Меня всегда занимало, как по-разному трактуются, скажем, сакральные тексты. Религиозные сионисты (Раби Кук) видят в Торе ясное предзнаменование необходимости создания еврейского государства – а сатмары (Раби Тетельбойм) так же ясно видят, что Государство Израиль ни в коем случае не нужно было создавать. Переубедить никого нельзя лет по крайней мере 90. Ну ладно, тут еще возможны различные интерпретации разных кусков огромного текста. Но есть проблемы типа: на что обращать внимание, а на что – нет (problem of commission and omission). Все религиозные тексты содержат много чего, и надо очень стараться, чтобы периодически не впадать в противоречия. Скажем, в одной суре Корана евреи называются свиньями и собаками, а в других – считается, что они вполне ничего, если платят налог и не высовываются. Дальнейшее (что именно войдет в чью именно традицию) зависит от того, какая сура чаще применяется, а какую игнорируют. Подобных примеров в истории бесчисленное множество. Сорокин, доведя эту особенность человеческого сознания, как он обычно делает, до полной крайности, заново привлекает внимание к печальному факту ее существования. И социосистемике это очень небезразлично.

6. РАСПОЛОЖЕНИЕ С ЗАКЛЮЧЕНИЕМ

Если попытаться в предельно краткой форме показать расположение творчества Владимира Сорокина в культурном пространстве среди других направлений и жанров, то получится картина, изображенная на Рис. 1.

# Что нужно сделать
A: Кто, согласно фрагменту о толковании сакральных текстов, видит в Торе ясное предзнаменование необходимости создания еврейского государства?
B: Продолжите текст о творчестве Владимира Сорокина после его последнего предложения.
Следующий материал взят из другого источника.

# Приведённые данные
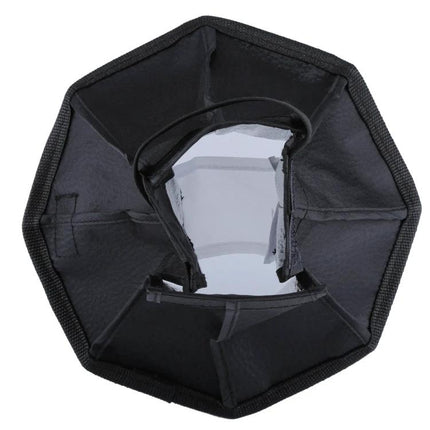 PULUZ 20cm Octangle Foldable Softbox for Flash Photography attached to speedlight showing octagonal black diffuser interior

# Ответы к заданиям
A: Религиозные сионисты (Раби Кук).

B:
Как эта схема была получена, легко увидеть на примере Ф. Кафки. Кафка показал вплетенность абсурда в ткань повседневности через описание действий; его абсурдность выше нормы (зона правее середины по оси действий); Сорокин довел абсурдность и брутальность действий до куда более отдаленных пределов (то есть расширил график вправо). Кафка использовал исключительно обыденный, часто даже подчеркнуто канцелярский язык для описания довольно диких вещей. Сорокин использовал и обыденный и необыденный язык (то есть расширил график вверх). Подобным образом можно проанализировать и другие направления в литературе. Сорокин фактически не знает границ ни в чем, арсенал его приемов перекрывает все ранее известное, с точки зрения нащупывания границ возможного.

При этом он никогда, насколько мне известно, не занимался искусством для искусства, но всегда преследовал какие-то «настоящие цели». Странная книга «В глубь России» [25], сделанная совместно с «экстрим-перформансистом» О. Куликом, – пожалуй, единственное (известное мне) исключение. Зная в целом творчество Сорокина, ее можно расценить как некую мрачную не очень удачную шутку (что я и делаю). А не зная – как некий экспонат на выставке современного искусства, мимо которого я бы прошел не остановившись (книга и сделана как предмет искусства, где фотографии играют куда большую роль, чем текст). Это обстоятельство характерно: те же самые приемы в одной среде порождают соучастие, в другой – нет. Ясно, что книга исключительно «концептуальна» – но от этого никак легче не становится. Единственная причина: в книге ничего, кроме этого самого концептуализма, нет, а в других текстах есть, что я и пытался показать.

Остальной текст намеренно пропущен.